* [TEXTAUSZUG]:
:::

Die Stadt als Wohnzimmer: Der Mai lockt über eine Million Besucher nach Berlin

Endlich Sommer. Besucher und Einheimische tummelten sich am Wochenende bei bestem Wetter auf Berlins Straßen. Und das war erst der Anfang.

Die Mai-Sonne kitzelt nicht nur die Berliner aus dem Winterschlaf, auch die Touristen strömen dieser Tage in Massen in die Stadt. Insgesamt sollen am Wochenende etwa 1,5 Millionen Besucher in der Stadt unterwegs gewesen sein. „Der Mai ist einer der besucherstärksten Monate“, sagt Visit-Berliner-Sprecher Christian Tänzler. Das vergangene Wochenende mit dem Myfest war da nur der Anfang, denn die Tourismus-Experten rechnen mit einem besonders starken Monat, weil auch der Pfingstmontag in den Mai fällt. Schon am Sonntag brummte die Stadt vor Menschen – trotz des verkaufsoffenen Sonntags vor allem unter freiem Himmel.

Der Bebelplatz vor der juristischen Fakultät der Humboldt-Universität war in eine Freiluft-Bibliothek verwandelt worden. Mutter und Sohn schaukeln Arm in Arm auf einer roten Hängematte in der Sonne. Auf dem Schoß das Kindersachbuch „Was ist Was – Das Geheimnis der Tiefsee“. „Lies du mir vor“, sagt der Junge zu seiner Mutter auf und schließt genüsslich die Augen. Bis gestern hatte die Österreichische Unesco-Kommission hatte am Bebelplatz das Open-Air-Lesewohnzimmer eingerichtet. „In unserer eigenen Wohnung in Schöneberg wohnen wir im Erdgeschoss und kriegen nicht so viel Sonne ab“, erzählt die Mutter. Auch die Auswahl an Kinderbüchern gefalle ihr.

Umsonst und draußen lesen

Zwischen Hängematten und rosa, roten, und grünen Sitzsäcken stehen zwei schwarze Türme voll mit Büchern. Über 3000 sollen es sein. Eine junge Frau mit Jutebeutel ist tief in einen der bunten Säcke eingesunken, den Kopf Richtung Sonne: „Ich finde es toll, wenn es etwas umsonst und draußen gibt – und das ganz ohne Konsumgedanken.“ Die 25-jährige Studentin Stefanie Morgen sitzt zum Lesen normalerweise nicht weit vom Bebelplatz in der Universitätsbibliothek. Hier draußen müsse sie zwar trotzdem die „Einführung in die Soziologie“ von Alfred Weber lesen, doch lasse es sich bei Sonnenschein und Leben um sie herum viel besser aushalten.

:::

* [Gesammelte Dateneinträge]:
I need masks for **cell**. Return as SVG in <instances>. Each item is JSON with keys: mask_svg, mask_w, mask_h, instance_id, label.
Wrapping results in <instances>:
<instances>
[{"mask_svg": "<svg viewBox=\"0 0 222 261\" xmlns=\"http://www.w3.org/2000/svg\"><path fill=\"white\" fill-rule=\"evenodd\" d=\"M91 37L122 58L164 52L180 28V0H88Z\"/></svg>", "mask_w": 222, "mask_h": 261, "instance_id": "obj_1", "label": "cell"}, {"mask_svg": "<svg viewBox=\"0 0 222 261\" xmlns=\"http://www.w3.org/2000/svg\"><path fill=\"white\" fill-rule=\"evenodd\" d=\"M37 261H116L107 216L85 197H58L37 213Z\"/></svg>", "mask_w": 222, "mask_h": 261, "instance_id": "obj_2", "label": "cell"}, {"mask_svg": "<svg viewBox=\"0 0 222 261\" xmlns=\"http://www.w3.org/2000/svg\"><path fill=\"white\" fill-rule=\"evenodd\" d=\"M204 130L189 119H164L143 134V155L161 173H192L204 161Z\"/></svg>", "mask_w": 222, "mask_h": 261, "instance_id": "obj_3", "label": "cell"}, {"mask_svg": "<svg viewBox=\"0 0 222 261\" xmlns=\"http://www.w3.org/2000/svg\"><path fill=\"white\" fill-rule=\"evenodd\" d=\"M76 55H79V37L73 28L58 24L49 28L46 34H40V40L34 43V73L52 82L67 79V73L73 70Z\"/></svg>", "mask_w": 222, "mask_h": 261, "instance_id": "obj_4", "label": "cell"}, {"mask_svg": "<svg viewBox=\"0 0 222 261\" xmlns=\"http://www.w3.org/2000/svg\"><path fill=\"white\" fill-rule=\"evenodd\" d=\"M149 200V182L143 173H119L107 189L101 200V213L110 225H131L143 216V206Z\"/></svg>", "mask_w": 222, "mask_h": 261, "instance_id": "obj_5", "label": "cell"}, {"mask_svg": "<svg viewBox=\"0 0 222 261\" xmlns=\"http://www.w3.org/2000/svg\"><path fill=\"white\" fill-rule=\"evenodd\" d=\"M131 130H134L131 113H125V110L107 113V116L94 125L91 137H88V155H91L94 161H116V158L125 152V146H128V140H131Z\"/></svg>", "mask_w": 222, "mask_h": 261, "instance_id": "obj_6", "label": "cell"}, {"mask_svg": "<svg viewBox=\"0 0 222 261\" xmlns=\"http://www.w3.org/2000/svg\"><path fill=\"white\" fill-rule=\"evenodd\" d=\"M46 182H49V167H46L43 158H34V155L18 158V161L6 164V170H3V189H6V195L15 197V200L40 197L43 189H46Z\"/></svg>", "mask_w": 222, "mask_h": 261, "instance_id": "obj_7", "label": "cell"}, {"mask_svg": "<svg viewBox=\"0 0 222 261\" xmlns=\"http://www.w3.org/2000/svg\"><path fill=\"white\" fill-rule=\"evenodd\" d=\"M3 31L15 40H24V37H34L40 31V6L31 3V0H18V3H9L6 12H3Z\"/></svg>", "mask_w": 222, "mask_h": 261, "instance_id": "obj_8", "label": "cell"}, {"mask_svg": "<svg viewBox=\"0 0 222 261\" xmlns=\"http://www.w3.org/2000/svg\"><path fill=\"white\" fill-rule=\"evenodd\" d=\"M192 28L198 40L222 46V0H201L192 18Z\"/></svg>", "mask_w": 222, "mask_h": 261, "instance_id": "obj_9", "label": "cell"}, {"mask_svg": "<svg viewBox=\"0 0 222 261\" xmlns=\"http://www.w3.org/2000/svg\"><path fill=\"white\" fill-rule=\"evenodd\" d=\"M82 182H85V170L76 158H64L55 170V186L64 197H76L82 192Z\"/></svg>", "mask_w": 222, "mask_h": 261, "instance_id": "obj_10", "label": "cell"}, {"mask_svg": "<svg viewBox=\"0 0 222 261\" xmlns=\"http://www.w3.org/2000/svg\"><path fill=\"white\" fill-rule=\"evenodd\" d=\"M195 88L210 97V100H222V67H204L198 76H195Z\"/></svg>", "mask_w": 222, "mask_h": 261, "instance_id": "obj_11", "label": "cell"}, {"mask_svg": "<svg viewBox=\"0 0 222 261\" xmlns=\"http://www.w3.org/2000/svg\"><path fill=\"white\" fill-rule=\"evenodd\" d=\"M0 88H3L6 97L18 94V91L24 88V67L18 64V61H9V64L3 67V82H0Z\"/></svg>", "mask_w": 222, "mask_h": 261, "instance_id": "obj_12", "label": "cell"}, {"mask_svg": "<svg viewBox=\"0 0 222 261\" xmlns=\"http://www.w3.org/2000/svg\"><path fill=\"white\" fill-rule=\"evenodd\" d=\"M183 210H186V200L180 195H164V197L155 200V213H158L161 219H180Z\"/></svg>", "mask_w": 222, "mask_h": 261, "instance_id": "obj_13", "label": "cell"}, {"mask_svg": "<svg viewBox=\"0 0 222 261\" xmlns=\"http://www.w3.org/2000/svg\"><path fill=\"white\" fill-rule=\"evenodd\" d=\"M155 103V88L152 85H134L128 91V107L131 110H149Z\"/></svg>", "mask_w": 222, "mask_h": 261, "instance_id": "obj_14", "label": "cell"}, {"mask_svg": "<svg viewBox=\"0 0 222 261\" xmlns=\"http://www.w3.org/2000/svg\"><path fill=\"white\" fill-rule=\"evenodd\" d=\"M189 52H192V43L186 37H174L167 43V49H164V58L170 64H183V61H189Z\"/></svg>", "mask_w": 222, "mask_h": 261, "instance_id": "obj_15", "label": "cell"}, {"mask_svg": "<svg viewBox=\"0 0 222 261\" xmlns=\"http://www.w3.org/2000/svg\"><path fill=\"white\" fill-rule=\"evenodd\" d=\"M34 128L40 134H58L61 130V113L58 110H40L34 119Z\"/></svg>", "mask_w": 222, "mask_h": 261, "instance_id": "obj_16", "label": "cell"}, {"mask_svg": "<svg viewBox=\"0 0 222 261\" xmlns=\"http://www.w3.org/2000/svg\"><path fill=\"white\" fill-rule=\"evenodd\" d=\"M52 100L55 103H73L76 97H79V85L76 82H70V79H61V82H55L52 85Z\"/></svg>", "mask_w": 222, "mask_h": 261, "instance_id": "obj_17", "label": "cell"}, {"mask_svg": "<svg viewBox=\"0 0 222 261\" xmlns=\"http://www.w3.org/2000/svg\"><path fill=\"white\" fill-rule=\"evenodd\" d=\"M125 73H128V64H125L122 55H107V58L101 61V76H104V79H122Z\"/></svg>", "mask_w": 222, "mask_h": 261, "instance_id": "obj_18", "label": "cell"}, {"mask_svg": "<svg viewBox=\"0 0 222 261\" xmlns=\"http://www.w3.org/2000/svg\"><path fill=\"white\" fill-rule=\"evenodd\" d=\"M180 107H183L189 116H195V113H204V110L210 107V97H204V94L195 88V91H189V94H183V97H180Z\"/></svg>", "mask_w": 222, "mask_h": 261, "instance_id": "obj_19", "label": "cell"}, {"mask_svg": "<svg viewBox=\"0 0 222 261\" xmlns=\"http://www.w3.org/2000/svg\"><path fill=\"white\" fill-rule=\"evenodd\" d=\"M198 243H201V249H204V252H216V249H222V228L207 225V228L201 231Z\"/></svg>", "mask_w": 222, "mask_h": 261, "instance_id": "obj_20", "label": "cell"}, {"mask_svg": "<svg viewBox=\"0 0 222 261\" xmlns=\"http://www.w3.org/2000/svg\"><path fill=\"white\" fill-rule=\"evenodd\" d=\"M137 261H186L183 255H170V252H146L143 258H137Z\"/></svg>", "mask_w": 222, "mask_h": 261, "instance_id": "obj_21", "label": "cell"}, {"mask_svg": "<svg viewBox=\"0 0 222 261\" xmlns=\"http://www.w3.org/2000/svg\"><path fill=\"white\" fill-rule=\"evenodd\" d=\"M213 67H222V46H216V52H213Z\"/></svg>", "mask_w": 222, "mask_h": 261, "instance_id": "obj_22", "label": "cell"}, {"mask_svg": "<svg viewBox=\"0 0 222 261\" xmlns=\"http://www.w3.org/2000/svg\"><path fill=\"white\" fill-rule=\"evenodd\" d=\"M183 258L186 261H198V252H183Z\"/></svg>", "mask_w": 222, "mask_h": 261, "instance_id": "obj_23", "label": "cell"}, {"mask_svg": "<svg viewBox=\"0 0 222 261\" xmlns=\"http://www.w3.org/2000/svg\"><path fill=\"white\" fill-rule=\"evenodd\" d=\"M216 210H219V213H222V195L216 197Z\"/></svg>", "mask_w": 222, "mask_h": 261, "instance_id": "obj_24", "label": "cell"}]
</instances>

:::

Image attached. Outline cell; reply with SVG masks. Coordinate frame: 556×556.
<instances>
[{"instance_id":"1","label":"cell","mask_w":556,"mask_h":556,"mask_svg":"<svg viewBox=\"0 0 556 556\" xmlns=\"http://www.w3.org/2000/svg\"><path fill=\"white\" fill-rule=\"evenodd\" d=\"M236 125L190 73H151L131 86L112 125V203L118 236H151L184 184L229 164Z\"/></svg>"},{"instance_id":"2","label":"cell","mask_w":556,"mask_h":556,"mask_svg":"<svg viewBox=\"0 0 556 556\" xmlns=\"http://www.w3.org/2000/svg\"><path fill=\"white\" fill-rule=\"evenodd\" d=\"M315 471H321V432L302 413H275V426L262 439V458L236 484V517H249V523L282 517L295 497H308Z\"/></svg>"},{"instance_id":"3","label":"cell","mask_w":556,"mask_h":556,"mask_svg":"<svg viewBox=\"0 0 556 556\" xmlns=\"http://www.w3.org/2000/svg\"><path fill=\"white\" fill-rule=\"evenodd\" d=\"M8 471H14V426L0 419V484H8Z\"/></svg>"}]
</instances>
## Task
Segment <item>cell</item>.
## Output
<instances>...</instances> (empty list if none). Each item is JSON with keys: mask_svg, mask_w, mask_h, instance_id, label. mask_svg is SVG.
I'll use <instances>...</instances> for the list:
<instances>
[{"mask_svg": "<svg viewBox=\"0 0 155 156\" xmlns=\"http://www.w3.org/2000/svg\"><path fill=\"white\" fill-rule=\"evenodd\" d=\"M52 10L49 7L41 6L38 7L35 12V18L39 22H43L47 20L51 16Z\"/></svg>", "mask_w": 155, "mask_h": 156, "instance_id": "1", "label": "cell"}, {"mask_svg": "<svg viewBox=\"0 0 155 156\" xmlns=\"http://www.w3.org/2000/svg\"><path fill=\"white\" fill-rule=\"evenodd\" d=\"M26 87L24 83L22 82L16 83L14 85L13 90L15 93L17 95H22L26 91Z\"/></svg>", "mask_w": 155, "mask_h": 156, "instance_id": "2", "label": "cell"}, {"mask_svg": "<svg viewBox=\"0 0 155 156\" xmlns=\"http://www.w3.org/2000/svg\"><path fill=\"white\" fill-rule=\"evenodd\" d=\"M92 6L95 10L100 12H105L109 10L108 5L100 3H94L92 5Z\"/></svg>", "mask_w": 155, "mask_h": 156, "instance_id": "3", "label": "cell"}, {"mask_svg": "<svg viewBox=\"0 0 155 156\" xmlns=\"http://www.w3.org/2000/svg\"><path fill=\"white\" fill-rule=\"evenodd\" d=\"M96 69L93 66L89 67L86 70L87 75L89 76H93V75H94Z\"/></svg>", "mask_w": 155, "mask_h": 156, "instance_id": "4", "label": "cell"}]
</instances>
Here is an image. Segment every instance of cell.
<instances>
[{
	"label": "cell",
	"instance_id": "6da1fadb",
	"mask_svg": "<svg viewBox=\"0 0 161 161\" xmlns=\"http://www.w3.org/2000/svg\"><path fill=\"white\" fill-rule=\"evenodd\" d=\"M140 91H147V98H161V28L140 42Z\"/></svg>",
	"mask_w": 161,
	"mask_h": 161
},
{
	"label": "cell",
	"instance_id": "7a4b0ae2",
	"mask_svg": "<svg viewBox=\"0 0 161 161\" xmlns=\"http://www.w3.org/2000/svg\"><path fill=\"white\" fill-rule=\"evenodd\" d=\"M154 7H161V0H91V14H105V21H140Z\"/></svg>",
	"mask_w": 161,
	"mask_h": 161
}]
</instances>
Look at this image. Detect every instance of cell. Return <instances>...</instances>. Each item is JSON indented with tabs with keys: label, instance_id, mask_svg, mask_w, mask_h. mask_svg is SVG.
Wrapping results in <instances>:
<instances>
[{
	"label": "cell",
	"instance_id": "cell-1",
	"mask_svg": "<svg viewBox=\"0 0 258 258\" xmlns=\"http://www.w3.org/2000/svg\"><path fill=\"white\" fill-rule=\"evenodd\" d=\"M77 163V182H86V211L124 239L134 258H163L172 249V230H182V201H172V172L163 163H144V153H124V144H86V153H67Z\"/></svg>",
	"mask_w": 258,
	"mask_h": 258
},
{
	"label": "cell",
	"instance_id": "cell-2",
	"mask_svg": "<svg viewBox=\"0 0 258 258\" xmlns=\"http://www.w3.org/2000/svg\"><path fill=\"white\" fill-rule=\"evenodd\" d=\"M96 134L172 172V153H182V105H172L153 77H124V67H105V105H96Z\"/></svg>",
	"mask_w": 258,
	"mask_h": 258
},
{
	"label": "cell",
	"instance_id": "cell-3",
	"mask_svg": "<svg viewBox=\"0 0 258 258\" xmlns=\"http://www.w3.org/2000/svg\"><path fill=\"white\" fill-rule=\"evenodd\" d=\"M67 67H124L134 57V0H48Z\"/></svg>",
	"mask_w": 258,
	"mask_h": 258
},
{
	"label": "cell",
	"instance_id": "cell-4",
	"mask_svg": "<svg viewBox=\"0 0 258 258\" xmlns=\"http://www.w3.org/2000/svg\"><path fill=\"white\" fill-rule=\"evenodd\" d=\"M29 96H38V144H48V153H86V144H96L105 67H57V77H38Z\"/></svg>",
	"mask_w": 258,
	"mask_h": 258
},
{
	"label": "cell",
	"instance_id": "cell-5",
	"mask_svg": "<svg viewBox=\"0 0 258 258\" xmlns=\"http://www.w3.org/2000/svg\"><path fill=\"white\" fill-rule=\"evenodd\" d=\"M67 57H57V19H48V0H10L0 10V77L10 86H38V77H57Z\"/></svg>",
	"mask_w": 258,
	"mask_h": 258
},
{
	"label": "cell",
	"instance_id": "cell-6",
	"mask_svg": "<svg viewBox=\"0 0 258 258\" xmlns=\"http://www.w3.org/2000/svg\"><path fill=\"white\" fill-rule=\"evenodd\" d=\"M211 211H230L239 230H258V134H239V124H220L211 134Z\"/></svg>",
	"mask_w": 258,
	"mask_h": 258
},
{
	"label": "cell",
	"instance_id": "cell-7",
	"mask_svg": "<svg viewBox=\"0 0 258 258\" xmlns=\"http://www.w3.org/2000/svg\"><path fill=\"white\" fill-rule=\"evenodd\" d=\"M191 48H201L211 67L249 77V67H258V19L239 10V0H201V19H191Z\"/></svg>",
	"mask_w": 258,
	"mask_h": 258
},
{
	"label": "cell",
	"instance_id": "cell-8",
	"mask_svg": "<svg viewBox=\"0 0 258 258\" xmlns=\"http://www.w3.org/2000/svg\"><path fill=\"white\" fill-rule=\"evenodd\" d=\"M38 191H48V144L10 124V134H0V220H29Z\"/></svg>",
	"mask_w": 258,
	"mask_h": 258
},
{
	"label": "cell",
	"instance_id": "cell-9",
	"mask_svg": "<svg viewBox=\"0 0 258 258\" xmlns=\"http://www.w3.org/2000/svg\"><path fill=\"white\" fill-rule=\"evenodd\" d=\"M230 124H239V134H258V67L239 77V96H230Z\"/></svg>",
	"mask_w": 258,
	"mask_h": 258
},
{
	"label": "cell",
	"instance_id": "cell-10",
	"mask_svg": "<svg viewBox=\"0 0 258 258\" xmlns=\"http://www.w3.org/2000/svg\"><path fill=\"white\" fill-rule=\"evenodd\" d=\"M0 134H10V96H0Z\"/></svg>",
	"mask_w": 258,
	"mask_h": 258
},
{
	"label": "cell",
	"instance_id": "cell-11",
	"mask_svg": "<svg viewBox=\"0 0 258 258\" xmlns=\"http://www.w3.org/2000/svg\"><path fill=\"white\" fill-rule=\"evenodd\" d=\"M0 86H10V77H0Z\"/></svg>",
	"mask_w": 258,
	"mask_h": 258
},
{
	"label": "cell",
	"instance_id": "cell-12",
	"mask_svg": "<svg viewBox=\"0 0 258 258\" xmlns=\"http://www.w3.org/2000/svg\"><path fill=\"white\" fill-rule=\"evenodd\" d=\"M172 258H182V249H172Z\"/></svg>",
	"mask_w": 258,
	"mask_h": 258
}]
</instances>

:::

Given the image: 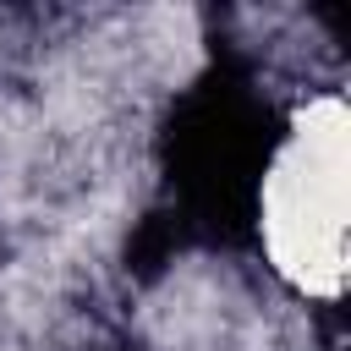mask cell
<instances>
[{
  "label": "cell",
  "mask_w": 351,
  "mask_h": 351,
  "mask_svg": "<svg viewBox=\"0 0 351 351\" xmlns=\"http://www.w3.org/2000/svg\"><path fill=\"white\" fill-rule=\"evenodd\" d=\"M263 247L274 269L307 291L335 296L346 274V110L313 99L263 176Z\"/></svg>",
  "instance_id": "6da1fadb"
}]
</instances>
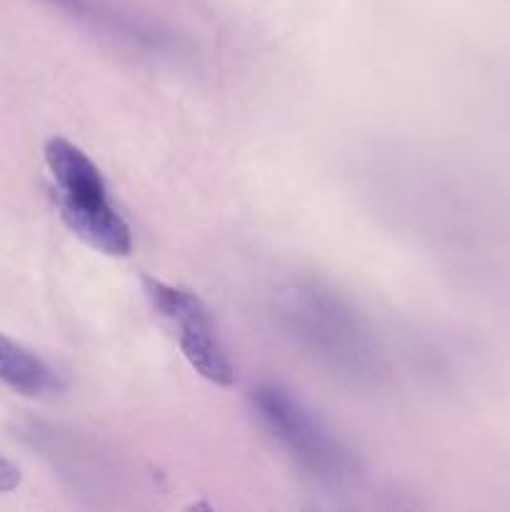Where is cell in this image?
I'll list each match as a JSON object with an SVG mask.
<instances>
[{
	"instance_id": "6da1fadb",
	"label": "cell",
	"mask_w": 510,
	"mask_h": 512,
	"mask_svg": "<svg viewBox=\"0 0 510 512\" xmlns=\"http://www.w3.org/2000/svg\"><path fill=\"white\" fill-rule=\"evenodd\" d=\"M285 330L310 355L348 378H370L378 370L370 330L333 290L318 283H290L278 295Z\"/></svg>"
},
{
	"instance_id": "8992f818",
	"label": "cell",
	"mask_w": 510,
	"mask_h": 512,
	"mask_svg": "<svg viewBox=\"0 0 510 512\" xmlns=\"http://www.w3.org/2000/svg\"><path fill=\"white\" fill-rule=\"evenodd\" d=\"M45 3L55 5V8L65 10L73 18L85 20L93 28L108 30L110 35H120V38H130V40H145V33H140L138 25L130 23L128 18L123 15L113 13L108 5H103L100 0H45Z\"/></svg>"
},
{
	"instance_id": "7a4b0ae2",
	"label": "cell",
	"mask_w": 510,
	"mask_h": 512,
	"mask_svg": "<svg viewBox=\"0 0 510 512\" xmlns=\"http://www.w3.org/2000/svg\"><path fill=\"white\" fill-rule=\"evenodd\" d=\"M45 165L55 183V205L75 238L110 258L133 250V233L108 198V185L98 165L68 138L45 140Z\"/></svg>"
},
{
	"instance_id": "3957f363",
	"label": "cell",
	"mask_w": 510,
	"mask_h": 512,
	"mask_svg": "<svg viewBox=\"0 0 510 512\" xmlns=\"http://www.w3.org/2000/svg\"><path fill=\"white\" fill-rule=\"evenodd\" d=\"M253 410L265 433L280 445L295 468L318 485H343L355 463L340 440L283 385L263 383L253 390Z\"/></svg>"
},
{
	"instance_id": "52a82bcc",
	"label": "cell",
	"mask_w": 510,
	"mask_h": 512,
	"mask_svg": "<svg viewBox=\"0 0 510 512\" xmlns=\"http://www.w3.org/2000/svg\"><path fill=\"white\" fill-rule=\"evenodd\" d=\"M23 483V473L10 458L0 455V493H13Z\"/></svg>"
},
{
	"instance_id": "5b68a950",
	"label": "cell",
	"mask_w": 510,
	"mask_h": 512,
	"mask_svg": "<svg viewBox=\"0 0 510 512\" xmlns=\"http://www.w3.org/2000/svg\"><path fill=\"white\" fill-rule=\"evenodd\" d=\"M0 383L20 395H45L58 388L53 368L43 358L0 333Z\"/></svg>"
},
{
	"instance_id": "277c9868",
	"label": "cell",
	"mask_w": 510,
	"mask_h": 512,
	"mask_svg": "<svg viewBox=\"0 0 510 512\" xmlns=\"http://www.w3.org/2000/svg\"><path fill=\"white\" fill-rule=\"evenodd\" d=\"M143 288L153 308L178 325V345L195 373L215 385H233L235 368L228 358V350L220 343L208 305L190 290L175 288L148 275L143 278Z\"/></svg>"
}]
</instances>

:::

* [ARBEITSAUFTRAG]:
Beantworte anhand des Berichts über den Berliner Mai:
(a) Wie viele Besucher sollen am Wochenende insgesamt in der Stadt unterwegs gewesen sein?
(b) Wie viele Bücher sollen in den zwei schwarzen Türmen stehen?
(c) Wo sitzt die Studentin Stefanie Morgen normalerweise zum Lesen?
Für die Bearbeitung wird die Liste nicht benötigt.

* [LÖSUNG]:
(a) Etwa 1,5 Millionen Besucher.
(b) Über 3000 Bücher.
(c) In der Universitätsbibliothek, nicht weit vom Bebelplatz.